Taking the logarithm gives $$ \frac{1}{n}\sum_{k=1}^n\log(n+k)-\log n=\frac{1}{n}\sum_{k=1}^n\log\left(1+\frac{k}{n}\right). $$ This is a Riemann sum which converges to $\int_0^1 \log(1+x)dx=\log 4 -1$. The desired limit is therefore $\frac{4}{e}$.
We have, using Stirling's formula: $$\begin{split}\frac{\prod_{k=1}^n (n+k)}{n^n} = \frac{(2n)!}{n^n \cdot n!} &\underset{n \to \infty}{\sim} \frac{ \left(\frac{2n}{e}\right)^{2n} \sqrt{2\pi 2n}}{n^n \cdot \left(\frac{n}{e}\right)^{n} \sqrt{2\pi n}}\\ &\underset{n \to \infty}{\sim} \frac{4^n \sqrt{2}}{e^n}\end{split}$$ As such, since putting both sides to the power $\frac{1}{n}$ is allowed, we have that our given limit is $\frac{4}{e}$.
That is allowed because if $u_n = e_n v_n$ with $e_n \to 1$, then $u_n^{1/n} = e_n^{1/n} v_n^{1/n}$.

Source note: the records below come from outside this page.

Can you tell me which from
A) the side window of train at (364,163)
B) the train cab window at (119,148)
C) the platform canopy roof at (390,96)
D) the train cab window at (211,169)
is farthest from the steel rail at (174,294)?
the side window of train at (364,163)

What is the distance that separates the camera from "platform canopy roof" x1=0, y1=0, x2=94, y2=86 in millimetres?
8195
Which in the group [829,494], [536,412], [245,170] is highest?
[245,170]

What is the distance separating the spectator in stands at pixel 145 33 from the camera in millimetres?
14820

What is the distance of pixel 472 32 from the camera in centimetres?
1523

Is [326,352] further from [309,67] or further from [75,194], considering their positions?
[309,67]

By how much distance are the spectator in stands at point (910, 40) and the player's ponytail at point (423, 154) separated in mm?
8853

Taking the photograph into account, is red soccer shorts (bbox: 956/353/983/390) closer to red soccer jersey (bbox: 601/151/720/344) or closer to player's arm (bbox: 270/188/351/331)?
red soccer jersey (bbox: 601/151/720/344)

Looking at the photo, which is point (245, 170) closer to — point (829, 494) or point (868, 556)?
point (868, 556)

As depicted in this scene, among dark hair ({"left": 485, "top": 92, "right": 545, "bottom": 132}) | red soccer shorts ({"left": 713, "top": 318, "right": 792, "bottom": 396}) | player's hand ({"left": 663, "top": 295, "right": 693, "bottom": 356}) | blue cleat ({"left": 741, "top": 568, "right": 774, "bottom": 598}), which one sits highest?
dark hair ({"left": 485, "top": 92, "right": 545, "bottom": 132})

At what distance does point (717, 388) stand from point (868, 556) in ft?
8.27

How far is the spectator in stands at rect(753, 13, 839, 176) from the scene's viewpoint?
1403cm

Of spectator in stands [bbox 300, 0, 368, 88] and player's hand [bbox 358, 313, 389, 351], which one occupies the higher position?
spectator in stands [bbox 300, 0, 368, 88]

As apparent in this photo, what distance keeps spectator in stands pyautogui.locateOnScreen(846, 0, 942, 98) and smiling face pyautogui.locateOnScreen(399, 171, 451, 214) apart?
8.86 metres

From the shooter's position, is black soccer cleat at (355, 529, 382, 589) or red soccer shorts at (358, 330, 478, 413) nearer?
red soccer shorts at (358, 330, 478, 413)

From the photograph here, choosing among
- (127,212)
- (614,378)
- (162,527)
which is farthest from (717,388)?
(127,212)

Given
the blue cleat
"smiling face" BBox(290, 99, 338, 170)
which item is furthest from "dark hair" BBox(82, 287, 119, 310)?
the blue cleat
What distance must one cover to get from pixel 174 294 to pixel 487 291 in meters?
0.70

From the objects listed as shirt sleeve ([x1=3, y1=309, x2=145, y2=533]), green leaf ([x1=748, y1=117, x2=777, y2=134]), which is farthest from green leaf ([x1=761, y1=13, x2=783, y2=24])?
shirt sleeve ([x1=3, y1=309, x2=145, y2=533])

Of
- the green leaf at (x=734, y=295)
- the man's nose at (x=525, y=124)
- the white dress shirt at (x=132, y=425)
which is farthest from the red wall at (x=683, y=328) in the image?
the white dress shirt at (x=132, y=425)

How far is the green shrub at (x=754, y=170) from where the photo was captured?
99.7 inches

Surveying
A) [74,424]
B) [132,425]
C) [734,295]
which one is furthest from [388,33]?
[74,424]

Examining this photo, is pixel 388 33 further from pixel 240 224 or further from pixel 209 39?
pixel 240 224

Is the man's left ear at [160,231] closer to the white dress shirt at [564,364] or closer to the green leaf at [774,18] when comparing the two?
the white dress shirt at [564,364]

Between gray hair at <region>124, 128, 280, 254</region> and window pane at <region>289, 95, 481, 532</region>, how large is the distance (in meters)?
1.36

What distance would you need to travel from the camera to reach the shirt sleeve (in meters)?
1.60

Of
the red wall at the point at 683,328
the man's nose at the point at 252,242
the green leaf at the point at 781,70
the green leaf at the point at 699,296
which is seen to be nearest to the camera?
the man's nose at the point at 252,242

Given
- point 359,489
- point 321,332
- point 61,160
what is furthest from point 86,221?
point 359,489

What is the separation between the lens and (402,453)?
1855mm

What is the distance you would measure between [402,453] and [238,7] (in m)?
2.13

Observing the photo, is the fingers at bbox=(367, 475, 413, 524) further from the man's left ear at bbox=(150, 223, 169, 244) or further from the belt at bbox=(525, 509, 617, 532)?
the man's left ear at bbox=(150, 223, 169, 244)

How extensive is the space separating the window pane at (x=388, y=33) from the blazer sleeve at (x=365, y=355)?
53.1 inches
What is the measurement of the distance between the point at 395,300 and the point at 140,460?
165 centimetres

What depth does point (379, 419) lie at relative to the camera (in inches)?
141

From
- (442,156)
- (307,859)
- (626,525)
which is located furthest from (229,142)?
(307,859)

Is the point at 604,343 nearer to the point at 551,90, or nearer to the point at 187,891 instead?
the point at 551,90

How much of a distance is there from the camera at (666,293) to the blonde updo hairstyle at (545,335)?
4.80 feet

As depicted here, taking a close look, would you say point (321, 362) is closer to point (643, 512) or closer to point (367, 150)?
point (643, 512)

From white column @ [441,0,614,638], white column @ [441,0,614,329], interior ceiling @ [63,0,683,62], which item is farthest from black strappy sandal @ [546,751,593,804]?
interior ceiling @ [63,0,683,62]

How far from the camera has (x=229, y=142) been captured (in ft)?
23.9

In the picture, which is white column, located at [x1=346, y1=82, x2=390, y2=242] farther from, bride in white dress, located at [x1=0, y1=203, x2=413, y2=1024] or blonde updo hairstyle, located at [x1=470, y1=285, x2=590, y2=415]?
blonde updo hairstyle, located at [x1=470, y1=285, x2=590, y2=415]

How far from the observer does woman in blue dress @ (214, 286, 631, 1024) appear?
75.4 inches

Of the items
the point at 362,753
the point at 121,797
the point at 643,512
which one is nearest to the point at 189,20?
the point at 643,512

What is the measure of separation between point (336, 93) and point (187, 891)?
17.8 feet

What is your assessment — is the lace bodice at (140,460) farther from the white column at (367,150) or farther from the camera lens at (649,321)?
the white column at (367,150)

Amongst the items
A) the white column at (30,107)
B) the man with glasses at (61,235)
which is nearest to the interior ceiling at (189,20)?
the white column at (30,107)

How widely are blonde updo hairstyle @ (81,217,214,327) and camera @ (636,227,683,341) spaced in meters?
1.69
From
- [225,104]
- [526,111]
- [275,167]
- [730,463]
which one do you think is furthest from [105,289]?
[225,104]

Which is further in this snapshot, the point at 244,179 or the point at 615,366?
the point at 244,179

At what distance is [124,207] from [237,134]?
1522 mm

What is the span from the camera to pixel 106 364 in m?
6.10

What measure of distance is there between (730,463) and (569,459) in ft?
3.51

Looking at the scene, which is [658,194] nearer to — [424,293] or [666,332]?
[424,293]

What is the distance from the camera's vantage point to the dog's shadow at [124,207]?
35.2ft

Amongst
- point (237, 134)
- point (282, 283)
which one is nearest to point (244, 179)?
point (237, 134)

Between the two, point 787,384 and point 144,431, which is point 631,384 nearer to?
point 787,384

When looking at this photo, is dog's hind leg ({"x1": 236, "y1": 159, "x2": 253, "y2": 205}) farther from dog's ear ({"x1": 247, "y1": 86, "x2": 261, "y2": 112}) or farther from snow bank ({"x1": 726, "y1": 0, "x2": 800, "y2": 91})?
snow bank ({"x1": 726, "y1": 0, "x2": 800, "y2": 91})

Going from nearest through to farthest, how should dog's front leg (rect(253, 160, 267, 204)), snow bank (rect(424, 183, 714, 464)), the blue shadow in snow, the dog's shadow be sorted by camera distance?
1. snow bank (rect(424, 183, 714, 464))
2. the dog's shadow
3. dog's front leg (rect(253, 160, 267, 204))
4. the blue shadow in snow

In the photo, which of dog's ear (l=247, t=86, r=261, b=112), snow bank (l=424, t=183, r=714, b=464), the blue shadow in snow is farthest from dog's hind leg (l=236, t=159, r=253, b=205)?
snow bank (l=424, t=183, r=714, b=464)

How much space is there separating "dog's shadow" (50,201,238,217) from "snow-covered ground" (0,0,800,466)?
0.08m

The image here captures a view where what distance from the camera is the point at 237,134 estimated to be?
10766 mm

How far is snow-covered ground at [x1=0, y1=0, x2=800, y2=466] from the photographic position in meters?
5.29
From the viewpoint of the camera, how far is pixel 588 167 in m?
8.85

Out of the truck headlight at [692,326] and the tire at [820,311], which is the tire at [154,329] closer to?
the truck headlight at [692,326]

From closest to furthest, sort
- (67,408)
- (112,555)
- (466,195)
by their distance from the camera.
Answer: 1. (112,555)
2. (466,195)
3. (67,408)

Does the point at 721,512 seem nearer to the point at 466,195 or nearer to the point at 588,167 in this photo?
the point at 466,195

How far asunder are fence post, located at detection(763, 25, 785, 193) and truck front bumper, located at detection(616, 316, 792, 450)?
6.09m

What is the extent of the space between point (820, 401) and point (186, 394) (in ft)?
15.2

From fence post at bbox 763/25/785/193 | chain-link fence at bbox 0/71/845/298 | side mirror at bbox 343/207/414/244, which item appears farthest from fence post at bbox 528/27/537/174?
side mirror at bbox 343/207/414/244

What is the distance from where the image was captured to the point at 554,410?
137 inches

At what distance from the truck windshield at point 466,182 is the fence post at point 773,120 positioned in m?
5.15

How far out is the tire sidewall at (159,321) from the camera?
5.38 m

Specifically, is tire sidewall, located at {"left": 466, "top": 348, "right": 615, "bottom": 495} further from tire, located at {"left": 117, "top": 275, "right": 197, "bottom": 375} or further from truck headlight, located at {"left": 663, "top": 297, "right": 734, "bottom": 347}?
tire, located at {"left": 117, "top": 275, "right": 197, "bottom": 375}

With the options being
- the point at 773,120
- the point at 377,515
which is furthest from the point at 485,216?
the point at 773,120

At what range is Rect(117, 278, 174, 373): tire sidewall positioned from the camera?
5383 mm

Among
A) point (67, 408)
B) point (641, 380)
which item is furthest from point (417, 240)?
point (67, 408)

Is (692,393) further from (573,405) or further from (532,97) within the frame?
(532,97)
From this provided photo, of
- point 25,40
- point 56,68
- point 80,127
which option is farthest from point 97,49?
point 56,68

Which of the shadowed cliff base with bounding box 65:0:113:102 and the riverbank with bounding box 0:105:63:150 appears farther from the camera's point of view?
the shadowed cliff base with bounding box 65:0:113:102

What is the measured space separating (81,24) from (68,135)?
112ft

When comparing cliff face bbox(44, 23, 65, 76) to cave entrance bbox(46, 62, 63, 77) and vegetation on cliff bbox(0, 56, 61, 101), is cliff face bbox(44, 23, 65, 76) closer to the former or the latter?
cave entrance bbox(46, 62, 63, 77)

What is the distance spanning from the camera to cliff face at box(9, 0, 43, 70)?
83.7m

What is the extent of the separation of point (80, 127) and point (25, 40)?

But for all big enough $n$, $\frac{1}{2} \leq e_n \leq \frac{3}{2}$, so for those same $n$: $\left(\frac{1}{2}\right)^{1/n} \leq e_n^{1/n} \leq \left(\frac{3}{2}\right)^{1/n}$, and both expressions on the sides tend to $1$, so the middle one too by the squeeze theorem.
Using Pochhammer symbol $$\prod_{i=1}^n (n+i)=(n+1)_n=\frac{2^{2 n} }{\sqrt{\pi }}\Gamma \left(n+\frac{1}{2}\right)$$ So, you want to compute $$A_n=\frac 1n\left(\frac{2^{2 n} }{\sqrt{\pi }}\Gamma \left(n+\frac{1}{2}\right)\right)^{\frac 1n}$$
Taking logarithms and using Stirling expansion $$\log(A_n)=(2 \log (2)-1)+\frac{\log (2)}{2 n}-\frac{1}{24 n^2}+O\left(\frac{1}{n^4}\right)$$ $$A_n=e^{\log(A_n)}=\frac 4e \left(1+\frac{\log (2)}{2 n}+\frac{3 \log ^2(2)-1}{24 n^2}+O\left(\frac{1}{n^3}\right)\right)$$ whose relative error is less than $0.1$% as soon as $n \geq 2$.